After the session had finished, I was given an opportunity to discuss it with my mentor. I was able to articulate what I felt had gone well, what hadn’t gone quite as well and what could be improved. I noted that I was very nervous about delivering the session despite having the knowledge and understanding of the subject and felt that this may have been noticed by the participants.

However, feedback from my mentor allowed me to realize that my nervousness was not apparent in my delivery. By undertaking this reflection, I have been able to question the experience and analyze my actions and behavior, as a means of developing my knowledge for future practice

Action plan

This session aided my learning and personal development, and I am now more confident in my ability to deliver health promotion activities to a group. I am aware, however, that speaking in front of a group is not an area in which I am particularly comfortable, but I believe that more practice will help me overcome this. I’m confident that I’ll be able to apply what I’ve learned about dental health in my future placements. I will repeat the process of thorough research in the future, as it is best practice to keep knowledge current in order to provide evidence-based care.

Summary

In a nutshell, communication is a complex process and an important skill that nurses must be aware of in all aspects of patient care and treatment. In order to develop a therapeutic relationship between nurse and patient, it is critical to be fully aware of not only the spoken word but also the impact nonverbal communication has on the messages being communicated. Reflecting on one’s own practice is also an important part of knowledge development.

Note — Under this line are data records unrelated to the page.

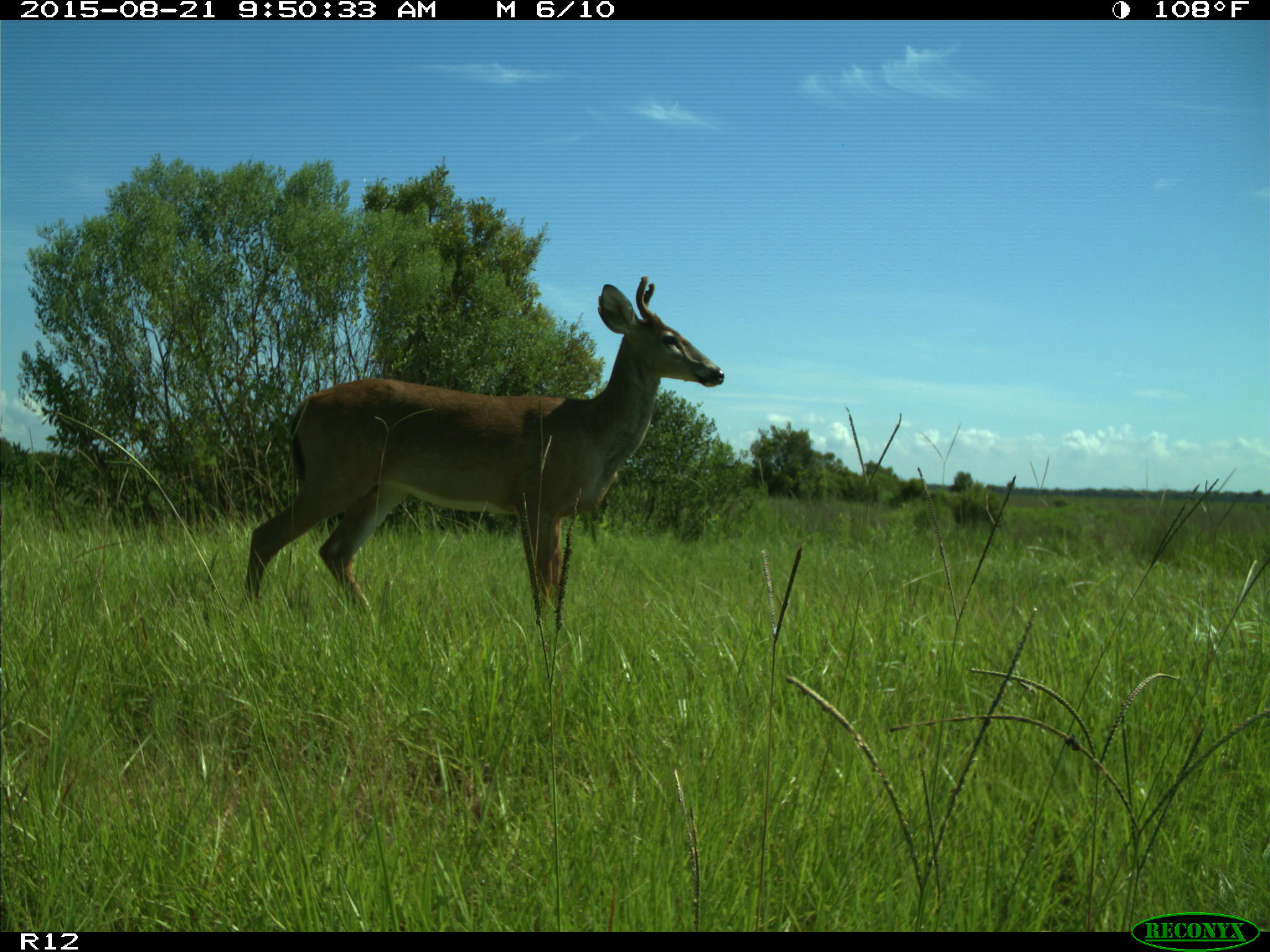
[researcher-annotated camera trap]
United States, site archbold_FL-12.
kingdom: Animalia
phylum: Chordata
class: Mammalia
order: Artiodactyla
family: Cervidae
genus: Odocoileus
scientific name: Odocoileus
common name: deer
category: unidentified deer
Unidentified deer (deer) (Odocoileus).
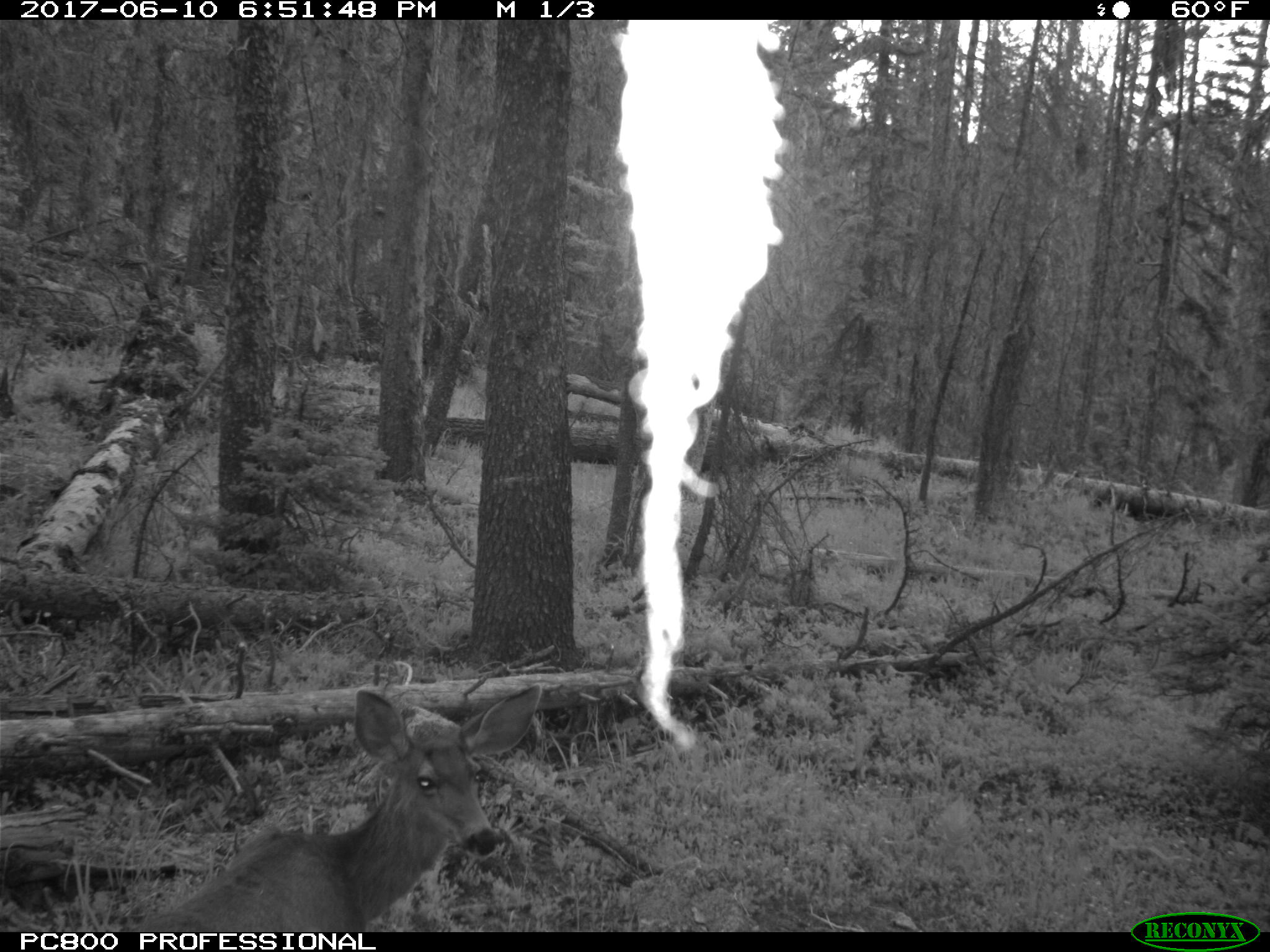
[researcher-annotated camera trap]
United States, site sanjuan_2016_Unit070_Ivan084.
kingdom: Animalia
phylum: Chordata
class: Mammalia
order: Artiodactyla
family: Cervidae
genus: Odocoileus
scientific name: Odocoileus hemionus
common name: mule deer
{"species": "Odocoileus hemionus (mule deer)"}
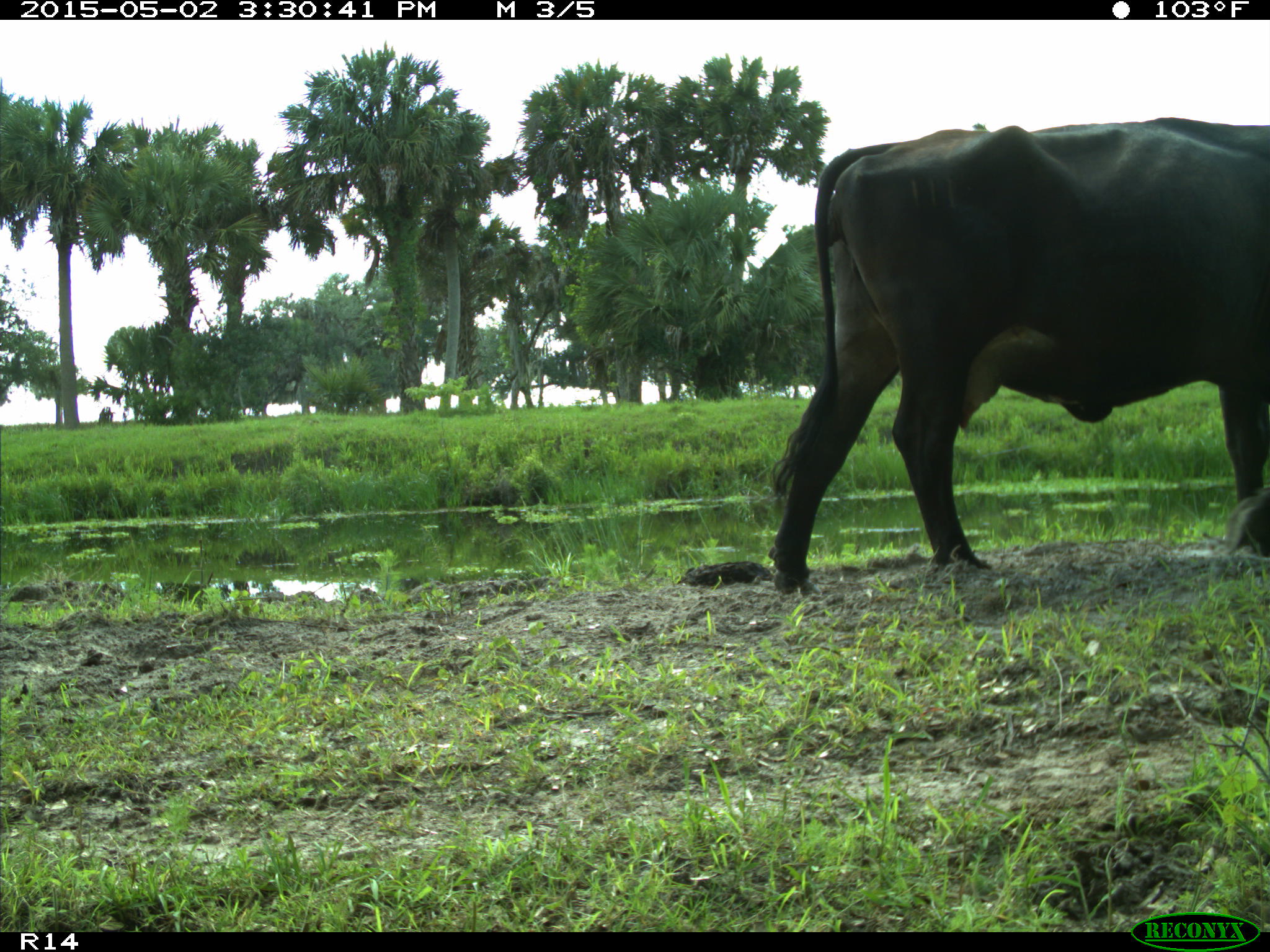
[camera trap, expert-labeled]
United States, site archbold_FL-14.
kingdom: Animalia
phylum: Chordata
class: Mammalia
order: Artiodactyla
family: Bovidae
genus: Bos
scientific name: Bos taurus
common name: domestic cow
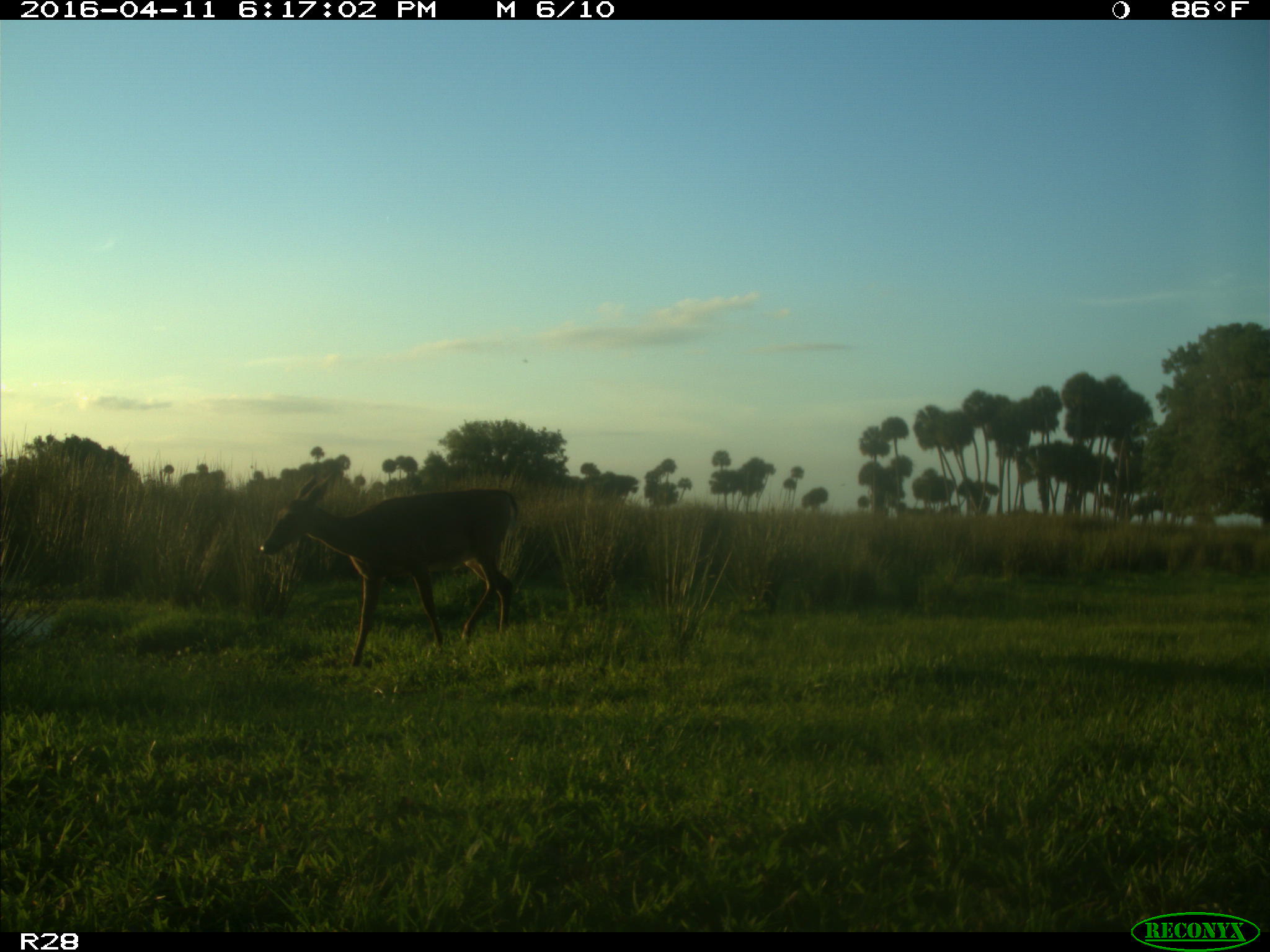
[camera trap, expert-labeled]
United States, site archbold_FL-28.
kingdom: Animalia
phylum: Chordata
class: Mammalia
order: Artiodactyla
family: Cervidae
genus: Odocoileus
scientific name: Odocoileus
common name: deer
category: unidentified deer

In Nursing, Communication Is Essential
Gibb’s Reflective Cycle

The use of Gibb’s Reflective Cycle as a structure for creating a reflective account has proven to be beneficial in the exploration of personal thoughts and feelings in relation to a specific event, and I recognize the importance of reflection as a learning tool that can enhance knowledge and practice after considering a number of reflective frameworks.

Frequently Asked Questions (FAQs)

1. What is the best definition of communication?

Communication is defined as the sending, receiving, and decoding of information between two or more individuals (Balzer-Riley 2008), and it entails the use of a variety of communication skills, which in the nursing context mostly include listening and providing information to patients (Weller 2002).

2. What is the circular model of communication?

The Circular Transactional Model, on the other hand, is a two-way model that recognizes other aspects that impact communication, such as feedback and validation (McCabe 2006). A Skill Model of Interpersonal Communication by Hargie and Dickinson (2004) proposes that good communication is focused and intentional, and specifies the following skills: person-centered context, aim, mediating process, response, feedback, and perception.

3. What is reflective practice and why is it important in healthcare?

Reflection is defined as either reflection in action, which occurs during the event, or reflection on action, which occurs after the event has happened (Taylor 2001). It is led by a model that provides a framework within which the nurse may operate.

Reflection is important because it may be used by the nurse to completely examine the growth of communication skills and obtain a deeper grasp of their abilities (Siviter 2008). Reflection may also be used to apply theoretical knowledge to practice, bridging the gap between theory and practice (Burns & Bulman 2000) and allowing us to get a greater understanding and awareness of our behaviors in the circumstance, both conscious and unconscious.